■ **WHAT TO DO**:
Please continue the passage on California's forestry laws from its last sentence, after the 1973 Z'berg-Nejedly Forest Practice Act.

There are nearly 33 million acres of forested land in the State of California. Since the early days of European-American settlement, the wholesale destruction of our native, “old-growth” forests, and the overall depletion of the productive capacity of our forests, both public and private, have been the subject of debate and concern. Many may not realize it, but the California State Legislature actually created the very first Board of Forestry all the way back in 1885, recognizing even then that the threat that large-scale timber harvest and resource extraction from, and conversion of, California’s forestlands were a matter of statewide urgency and concern. This first Board of Forestry was quickly dissolved in 1887 as a consequence of push-back on the Legislature applied by the burgeoning and politically-powerful timber industry.
In 1945, the California State Legislature again acted to create a State Board of Forestry and a position for a “State Forester,” once again recognizing the threat posed by rapid depletion of the state’s forestland resources, and their conversion. Unfortunately, the 1945 Forest Practice Act was weak, and the Board of Forestry was entirely comprised of the industry itself, which was left to self-regulate until the creation of the present-day Z’berg-Negedly Forest Practice Act of 1973.

■ **RECORDED DATA**:
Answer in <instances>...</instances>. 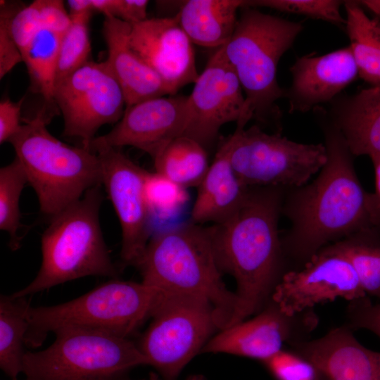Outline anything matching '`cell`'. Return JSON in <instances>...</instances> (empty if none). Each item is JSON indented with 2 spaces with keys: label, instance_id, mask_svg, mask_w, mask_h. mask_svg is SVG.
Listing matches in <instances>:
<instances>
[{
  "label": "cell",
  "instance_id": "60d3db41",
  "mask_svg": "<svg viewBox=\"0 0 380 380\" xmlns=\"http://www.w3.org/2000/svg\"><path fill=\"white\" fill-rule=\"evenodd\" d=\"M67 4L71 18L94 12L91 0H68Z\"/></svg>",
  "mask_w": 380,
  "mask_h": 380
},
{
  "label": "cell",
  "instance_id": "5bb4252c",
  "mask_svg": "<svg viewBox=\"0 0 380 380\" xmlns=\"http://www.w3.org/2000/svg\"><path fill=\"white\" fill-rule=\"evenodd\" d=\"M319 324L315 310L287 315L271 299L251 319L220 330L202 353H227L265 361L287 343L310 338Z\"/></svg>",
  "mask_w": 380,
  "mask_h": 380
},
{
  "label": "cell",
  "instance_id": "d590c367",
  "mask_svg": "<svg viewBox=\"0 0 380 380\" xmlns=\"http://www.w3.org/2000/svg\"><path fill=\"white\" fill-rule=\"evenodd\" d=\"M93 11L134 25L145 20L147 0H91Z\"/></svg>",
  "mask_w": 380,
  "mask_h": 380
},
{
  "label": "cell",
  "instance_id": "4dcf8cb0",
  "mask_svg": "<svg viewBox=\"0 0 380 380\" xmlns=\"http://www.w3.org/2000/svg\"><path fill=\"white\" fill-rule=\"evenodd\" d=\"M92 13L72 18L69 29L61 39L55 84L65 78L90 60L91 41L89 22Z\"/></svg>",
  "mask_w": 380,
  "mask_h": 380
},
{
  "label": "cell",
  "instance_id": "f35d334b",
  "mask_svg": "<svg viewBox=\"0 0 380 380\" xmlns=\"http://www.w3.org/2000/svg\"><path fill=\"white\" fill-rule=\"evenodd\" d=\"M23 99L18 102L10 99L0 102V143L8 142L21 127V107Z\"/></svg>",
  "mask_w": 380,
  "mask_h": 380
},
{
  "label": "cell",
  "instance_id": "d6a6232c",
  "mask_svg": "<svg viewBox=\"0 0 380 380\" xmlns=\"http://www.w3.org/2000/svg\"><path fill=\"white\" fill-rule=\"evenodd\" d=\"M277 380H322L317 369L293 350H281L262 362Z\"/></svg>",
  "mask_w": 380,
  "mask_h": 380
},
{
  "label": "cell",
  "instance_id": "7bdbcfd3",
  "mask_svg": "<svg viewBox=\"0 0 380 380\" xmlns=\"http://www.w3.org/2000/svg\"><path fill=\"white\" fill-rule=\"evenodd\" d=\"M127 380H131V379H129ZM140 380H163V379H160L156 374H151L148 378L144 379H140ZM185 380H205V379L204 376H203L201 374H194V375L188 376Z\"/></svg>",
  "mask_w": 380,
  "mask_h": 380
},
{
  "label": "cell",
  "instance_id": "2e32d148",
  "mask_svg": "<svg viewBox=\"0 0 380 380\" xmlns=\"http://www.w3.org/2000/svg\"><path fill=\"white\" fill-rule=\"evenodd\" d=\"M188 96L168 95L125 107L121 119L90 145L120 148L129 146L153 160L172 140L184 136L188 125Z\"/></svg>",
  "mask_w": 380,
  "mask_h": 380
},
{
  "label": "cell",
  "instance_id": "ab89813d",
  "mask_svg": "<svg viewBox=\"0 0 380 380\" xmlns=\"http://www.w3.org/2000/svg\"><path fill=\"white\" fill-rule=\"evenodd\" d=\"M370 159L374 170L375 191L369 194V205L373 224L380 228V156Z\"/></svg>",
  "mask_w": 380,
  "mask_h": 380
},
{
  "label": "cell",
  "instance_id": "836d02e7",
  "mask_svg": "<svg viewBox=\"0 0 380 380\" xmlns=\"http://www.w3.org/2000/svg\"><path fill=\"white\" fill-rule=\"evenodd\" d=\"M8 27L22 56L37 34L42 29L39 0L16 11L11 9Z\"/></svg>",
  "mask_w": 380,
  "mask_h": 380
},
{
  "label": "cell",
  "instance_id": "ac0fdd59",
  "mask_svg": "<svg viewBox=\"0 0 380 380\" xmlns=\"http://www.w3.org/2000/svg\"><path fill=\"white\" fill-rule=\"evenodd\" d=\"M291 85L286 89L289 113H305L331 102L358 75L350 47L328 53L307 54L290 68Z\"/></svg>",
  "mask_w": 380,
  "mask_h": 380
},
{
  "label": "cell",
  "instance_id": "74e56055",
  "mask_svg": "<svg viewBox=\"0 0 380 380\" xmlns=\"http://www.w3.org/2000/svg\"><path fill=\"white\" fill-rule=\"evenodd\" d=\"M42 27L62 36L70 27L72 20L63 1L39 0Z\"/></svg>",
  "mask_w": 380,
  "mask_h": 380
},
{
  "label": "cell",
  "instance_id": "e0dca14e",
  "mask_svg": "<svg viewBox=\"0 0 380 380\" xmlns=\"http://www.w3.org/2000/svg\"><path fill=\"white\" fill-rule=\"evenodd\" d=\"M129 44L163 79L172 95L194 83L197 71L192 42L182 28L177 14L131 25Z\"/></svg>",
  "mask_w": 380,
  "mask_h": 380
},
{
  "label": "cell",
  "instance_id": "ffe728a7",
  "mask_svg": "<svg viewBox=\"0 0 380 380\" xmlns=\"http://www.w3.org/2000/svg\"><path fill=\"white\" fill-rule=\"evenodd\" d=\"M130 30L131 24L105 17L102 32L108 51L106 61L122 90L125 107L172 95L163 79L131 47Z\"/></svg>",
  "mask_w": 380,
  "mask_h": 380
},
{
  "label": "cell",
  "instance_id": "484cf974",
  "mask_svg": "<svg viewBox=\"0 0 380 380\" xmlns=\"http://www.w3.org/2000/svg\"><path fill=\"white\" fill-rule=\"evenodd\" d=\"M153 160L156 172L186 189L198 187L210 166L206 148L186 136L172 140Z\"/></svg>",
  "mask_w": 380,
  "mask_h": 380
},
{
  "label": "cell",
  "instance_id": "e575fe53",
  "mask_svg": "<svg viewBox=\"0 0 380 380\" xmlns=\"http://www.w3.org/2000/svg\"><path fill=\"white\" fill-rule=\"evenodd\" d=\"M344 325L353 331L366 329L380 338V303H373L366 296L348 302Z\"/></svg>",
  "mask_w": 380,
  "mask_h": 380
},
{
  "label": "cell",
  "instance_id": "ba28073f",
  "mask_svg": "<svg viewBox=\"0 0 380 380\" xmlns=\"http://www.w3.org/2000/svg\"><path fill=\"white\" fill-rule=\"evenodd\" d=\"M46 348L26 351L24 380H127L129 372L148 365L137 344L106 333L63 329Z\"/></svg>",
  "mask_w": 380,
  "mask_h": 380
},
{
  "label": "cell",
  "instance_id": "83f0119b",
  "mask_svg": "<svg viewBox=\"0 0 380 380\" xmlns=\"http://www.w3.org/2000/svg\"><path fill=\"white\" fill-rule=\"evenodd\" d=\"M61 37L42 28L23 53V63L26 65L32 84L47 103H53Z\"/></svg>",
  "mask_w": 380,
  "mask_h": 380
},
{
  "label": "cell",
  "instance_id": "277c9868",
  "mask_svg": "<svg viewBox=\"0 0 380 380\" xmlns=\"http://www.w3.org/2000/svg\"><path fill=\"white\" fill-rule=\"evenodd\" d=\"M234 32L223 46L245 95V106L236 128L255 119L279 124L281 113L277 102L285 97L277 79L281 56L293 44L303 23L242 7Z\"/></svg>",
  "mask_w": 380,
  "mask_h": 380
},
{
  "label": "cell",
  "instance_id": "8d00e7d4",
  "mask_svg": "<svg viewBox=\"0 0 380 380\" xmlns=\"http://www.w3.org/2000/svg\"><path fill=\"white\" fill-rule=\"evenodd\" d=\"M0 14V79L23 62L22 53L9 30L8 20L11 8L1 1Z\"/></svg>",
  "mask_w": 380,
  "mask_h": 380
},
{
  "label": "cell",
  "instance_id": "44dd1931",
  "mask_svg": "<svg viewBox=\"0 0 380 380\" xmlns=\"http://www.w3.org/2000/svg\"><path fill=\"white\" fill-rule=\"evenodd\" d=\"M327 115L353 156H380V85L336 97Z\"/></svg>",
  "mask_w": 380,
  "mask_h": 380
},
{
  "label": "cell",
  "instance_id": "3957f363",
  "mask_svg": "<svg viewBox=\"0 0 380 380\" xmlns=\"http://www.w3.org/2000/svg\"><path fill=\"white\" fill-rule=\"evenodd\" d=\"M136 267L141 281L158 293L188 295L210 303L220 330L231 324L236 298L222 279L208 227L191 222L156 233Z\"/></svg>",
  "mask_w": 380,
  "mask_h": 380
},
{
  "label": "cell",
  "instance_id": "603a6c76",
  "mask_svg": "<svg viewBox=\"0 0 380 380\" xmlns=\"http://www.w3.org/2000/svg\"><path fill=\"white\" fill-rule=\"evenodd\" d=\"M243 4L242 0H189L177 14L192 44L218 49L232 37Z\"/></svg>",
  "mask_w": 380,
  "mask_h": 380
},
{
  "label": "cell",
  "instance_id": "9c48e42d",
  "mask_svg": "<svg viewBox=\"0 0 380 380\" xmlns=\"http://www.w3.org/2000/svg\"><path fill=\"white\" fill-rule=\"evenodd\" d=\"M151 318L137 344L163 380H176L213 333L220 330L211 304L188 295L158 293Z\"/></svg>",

■ **EXPECTED OUTPUT**:
By the time the modern Forest Practice Act was created, California’s forestland resources had already been substantially depleted, and some of the most productive land for forests had already been converted to agricultural and residential uses. At the time Redwood National Park was created in 1968, several years prior to the advent of the modern Forest Practice Act, it was estimated that only ten percent of the original 2 million acres of native “old-growth” redwood forest remained. By 1999 and the creation of the BLM-administered Headwaters Forest Reserve, the estimate ranged between three and five percent.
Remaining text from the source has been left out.